Source data
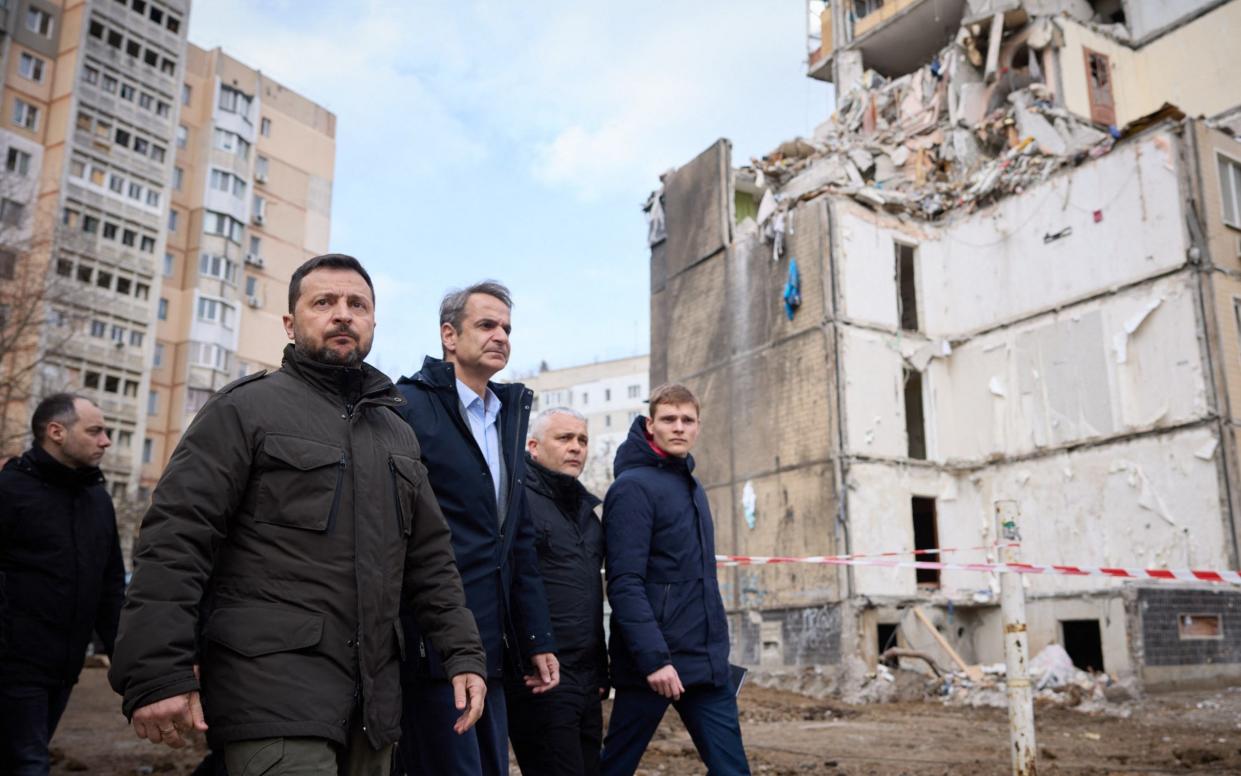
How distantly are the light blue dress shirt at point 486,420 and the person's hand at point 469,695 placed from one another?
1.01 meters

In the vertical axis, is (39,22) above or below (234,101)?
below

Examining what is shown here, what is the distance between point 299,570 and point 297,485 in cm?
24

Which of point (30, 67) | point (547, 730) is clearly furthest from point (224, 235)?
point (547, 730)

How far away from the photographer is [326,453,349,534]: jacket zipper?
2717mm

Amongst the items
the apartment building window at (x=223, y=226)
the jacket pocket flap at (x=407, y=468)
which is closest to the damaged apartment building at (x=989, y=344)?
the jacket pocket flap at (x=407, y=468)

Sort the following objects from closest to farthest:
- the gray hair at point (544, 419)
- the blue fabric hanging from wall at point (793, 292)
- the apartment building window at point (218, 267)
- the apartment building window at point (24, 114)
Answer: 1. the gray hair at point (544, 419)
2. the blue fabric hanging from wall at point (793, 292)
3. the apartment building window at point (24, 114)
4. the apartment building window at point (218, 267)

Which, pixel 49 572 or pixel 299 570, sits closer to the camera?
pixel 299 570

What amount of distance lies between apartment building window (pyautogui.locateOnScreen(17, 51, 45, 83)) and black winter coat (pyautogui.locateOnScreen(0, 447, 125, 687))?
162 feet

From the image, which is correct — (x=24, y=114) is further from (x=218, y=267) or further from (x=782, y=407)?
(x=782, y=407)

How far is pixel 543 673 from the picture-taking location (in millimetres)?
→ 3885

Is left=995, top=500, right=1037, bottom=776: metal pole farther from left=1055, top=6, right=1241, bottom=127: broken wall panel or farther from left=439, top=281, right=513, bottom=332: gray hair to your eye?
left=1055, top=6, right=1241, bottom=127: broken wall panel

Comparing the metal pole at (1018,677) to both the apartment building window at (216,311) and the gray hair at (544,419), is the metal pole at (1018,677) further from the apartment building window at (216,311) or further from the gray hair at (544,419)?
the apartment building window at (216,311)

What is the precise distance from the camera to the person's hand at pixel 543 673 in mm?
3889

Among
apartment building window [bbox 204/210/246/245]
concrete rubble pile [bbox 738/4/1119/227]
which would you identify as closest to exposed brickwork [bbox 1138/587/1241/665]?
concrete rubble pile [bbox 738/4/1119/227]
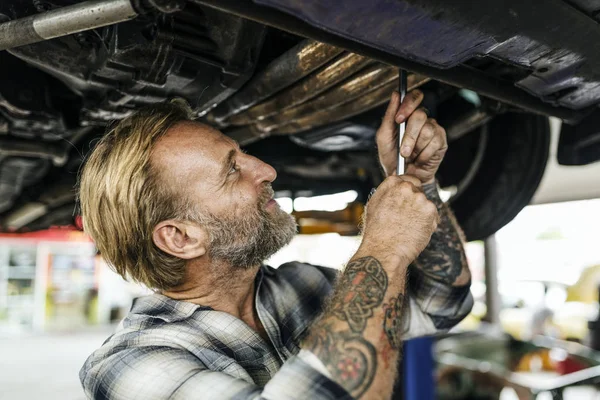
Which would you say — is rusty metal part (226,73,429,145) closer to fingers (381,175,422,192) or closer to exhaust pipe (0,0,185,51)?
fingers (381,175,422,192)

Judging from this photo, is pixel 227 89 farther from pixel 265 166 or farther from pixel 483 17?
pixel 483 17

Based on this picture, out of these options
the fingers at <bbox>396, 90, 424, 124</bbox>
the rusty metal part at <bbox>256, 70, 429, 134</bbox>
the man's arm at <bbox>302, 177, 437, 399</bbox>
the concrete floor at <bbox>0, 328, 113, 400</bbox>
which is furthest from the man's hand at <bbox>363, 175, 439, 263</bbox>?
the concrete floor at <bbox>0, 328, 113, 400</bbox>

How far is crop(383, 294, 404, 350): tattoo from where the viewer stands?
0.73 metres

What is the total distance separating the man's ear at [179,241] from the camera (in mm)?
1037

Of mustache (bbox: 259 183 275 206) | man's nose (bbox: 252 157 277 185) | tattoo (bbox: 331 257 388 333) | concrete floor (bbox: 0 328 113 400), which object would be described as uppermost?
man's nose (bbox: 252 157 277 185)

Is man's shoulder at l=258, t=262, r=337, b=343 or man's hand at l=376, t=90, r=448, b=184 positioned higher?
man's hand at l=376, t=90, r=448, b=184

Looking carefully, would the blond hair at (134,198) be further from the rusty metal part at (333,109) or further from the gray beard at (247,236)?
the rusty metal part at (333,109)

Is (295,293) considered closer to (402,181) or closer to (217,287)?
(217,287)

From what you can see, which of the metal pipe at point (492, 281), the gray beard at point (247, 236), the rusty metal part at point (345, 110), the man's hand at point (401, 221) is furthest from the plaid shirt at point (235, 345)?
the metal pipe at point (492, 281)

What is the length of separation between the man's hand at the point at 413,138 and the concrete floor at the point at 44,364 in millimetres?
4791

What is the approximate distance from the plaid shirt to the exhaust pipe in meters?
0.48

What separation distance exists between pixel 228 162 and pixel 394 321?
0.48 meters

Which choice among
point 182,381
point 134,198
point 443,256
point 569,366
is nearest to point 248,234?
point 134,198

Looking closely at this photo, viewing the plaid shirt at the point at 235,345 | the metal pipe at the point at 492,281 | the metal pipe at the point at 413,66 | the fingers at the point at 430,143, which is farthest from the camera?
the metal pipe at the point at 492,281
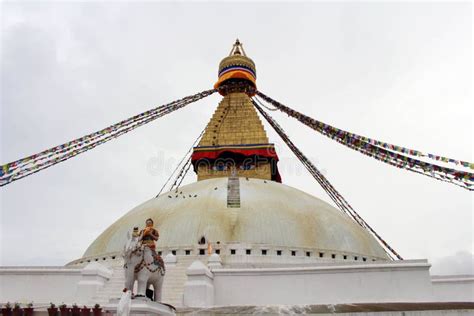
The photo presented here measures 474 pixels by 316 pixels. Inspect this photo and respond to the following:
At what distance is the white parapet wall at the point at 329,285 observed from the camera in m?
10.8

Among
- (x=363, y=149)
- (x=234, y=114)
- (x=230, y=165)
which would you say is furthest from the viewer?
(x=234, y=114)

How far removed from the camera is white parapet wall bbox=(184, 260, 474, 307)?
35.6ft

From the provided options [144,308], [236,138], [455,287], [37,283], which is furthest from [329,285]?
[236,138]

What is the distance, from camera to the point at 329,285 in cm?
1120

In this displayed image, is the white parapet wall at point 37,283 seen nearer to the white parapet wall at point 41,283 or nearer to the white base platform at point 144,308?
the white parapet wall at point 41,283

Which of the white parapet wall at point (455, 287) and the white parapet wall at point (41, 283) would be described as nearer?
the white parapet wall at point (455, 287)

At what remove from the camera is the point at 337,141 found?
13.8 meters

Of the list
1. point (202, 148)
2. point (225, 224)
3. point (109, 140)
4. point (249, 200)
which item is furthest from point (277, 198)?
point (202, 148)

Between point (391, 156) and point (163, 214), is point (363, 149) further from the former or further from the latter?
point (163, 214)

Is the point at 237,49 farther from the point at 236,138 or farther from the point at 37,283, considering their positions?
the point at 37,283

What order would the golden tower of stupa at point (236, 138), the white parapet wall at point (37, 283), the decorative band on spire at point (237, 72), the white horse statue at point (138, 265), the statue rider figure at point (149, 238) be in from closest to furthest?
the white horse statue at point (138, 265) < the statue rider figure at point (149, 238) < the white parapet wall at point (37, 283) < the golden tower of stupa at point (236, 138) < the decorative band on spire at point (237, 72)

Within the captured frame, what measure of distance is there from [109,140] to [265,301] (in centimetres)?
747

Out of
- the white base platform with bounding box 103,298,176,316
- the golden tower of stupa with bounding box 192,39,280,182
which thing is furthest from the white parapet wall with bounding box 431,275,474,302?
the golden tower of stupa with bounding box 192,39,280,182

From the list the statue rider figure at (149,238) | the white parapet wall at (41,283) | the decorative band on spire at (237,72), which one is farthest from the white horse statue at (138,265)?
the decorative band on spire at (237,72)
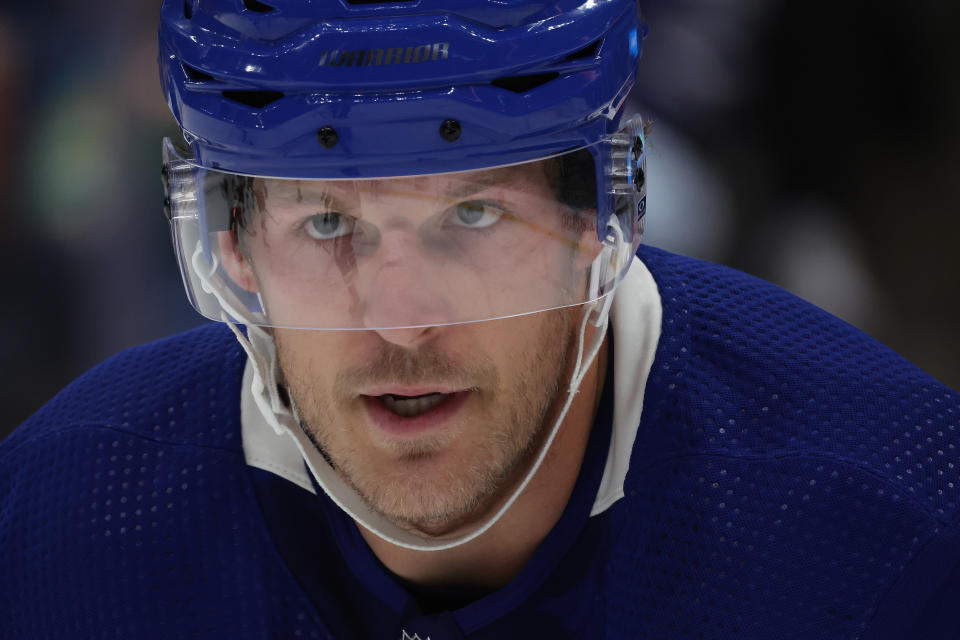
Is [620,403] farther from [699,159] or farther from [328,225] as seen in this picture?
[699,159]

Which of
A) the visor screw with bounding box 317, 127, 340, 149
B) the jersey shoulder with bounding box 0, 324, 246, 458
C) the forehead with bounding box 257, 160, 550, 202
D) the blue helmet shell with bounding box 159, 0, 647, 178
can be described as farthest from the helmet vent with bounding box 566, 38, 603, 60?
the jersey shoulder with bounding box 0, 324, 246, 458

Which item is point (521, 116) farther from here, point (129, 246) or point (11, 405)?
point (11, 405)

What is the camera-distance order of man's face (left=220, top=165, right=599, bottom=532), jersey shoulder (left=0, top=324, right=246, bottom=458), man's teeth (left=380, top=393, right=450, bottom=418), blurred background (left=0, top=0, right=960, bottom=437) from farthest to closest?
1. blurred background (left=0, top=0, right=960, bottom=437)
2. jersey shoulder (left=0, top=324, right=246, bottom=458)
3. man's teeth (left=380, top=393, right=450, bottom=418)
4. man's face (left=220, top=165, right=599, bottom=532)

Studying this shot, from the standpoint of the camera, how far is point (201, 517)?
155cm

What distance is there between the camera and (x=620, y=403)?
1481 mm

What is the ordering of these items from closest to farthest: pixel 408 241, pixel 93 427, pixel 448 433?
pixel 408 241 → pixel 448 433 → pixel 93 427


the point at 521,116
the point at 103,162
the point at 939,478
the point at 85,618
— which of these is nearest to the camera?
the point at 521,116

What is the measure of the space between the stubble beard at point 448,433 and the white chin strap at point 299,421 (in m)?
0.02

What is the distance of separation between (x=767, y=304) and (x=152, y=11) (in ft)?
5.31

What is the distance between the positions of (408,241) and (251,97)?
21 centimetres

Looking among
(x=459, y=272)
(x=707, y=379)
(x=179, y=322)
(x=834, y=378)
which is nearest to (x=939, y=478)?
(x=834, y=378)

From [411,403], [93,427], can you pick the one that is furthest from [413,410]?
[93,427]

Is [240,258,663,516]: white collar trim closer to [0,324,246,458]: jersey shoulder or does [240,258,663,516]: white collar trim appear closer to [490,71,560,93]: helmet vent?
[0,324,246,458]: jersey shoulder

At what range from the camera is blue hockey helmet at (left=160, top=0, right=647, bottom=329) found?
3.88ft
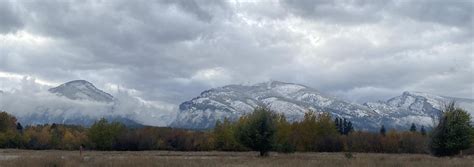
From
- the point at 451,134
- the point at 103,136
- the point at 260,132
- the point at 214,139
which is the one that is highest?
the point at 103,136

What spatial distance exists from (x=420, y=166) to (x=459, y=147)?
81.3 ft

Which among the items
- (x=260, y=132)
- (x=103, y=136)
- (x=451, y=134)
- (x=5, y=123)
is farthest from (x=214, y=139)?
(x=451, y=134)

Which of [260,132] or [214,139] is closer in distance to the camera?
[260,132]

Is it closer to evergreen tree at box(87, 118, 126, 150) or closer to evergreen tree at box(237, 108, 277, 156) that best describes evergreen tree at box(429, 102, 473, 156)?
evergreen tree at box(237, 108, 277, 156)

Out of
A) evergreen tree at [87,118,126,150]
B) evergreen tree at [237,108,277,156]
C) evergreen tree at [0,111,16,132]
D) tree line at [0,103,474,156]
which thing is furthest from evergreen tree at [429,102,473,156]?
evergreen tree at [0,111,16,132]

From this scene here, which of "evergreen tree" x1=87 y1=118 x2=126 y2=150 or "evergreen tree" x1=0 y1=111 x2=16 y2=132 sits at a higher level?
"evergreen tree" x1=0 y1=111 x2=16 y2=132

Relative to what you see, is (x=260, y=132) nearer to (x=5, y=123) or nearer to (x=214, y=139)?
(x=214, y=139)

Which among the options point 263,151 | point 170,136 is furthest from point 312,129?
point 263,151

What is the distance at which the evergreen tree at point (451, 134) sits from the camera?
56.6 meters

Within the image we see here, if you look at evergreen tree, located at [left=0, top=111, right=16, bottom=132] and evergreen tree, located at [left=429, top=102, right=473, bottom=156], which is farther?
evergreen tree, located at [left=0, top=111, right=16, bottom=132]

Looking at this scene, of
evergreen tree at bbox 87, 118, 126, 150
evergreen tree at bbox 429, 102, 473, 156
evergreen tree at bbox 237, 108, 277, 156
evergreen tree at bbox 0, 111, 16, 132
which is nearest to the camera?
evergreen tree at bbox 429, 102, 473, 156

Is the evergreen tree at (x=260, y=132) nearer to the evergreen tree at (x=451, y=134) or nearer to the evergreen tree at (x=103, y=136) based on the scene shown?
the evergreen tree at (x=451, y=134)

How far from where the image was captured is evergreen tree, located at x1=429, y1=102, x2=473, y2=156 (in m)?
56.6

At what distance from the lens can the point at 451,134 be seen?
185ft
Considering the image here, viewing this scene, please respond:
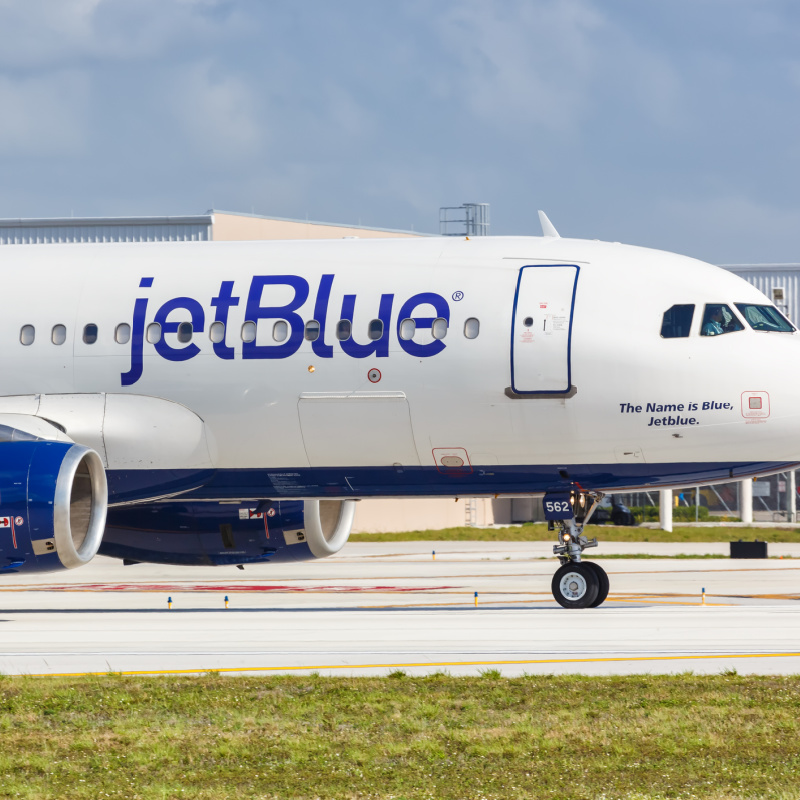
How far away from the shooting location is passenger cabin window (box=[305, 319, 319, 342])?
70.8 ft

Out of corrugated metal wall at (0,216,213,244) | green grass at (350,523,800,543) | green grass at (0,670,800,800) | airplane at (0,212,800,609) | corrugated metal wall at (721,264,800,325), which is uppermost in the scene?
corrugated metal wall at (721,264,800,325)

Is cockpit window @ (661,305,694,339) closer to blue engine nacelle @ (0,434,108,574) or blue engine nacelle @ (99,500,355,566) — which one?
blue engine nacelle @ (99,500,355,566)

AIM — All lines from the one holding "Within the image" to the end of the listing above need to be duplicated exactly. None of the pictures should be included.

TASK RESPONSE —
Within the image we see here, if you look at evergreen tree, located at [left=0, top=111, right=16, bottom=132] and evergreen tree, located at [left=429, top=102, right=473, bottom=156], which is farther?
evergreen tree, located at [left=0, top=111, right=16, bottom=132]

Looking at this scene, of
evergreen tree at bbox 87, 118, 126, 150
evergreen tree at bbox 429, 102, 473, 156
evergreen tree at bbox 237, 108, 277, 156
evergreen tree at bbox 0, 111, 16, 132
which is nearest to the camera?
evergreen tree at bbox 429, 102, 473, 156

Is the evergreen tree at (x=260, y=132) nearer to the evergreen tree at (x=451, y=134) or nearer to the evergreen tree at (x=103, y=136) based on the scene shown?
the evergreen tree at (x=451, y=134)

How far from where the image was captured is evergreen tree, located at x1=429, y1=102, x2=473, y2=156 (in m)?
56.6

At what distance from the lens can the point at 451,134 be seen?
185ft
Considering the image here, viewing this scene, please respond:
How far away from the shooting location is passenger cabin window (box=[305, 319, 319, 342])?
70.8 ft

Out of corrugated metal wall at (0,216,213,244) | green grass at (350,523,800,543) | green grass at (0,670,800,800) | airplane at (0,212,800,609) | corrugated metal wall at (721,264,800,325), which is uppermost in the scene?
corrugated metal wall at (721,264,800,325)

Is cockpit window @ (661,305,694,339) closer to blue engine nacelle @ (0,434,108,574) or blue engine nacelle @ (99,500,355,566) — which one?
blue engine nacelle @ (99,500,355,566)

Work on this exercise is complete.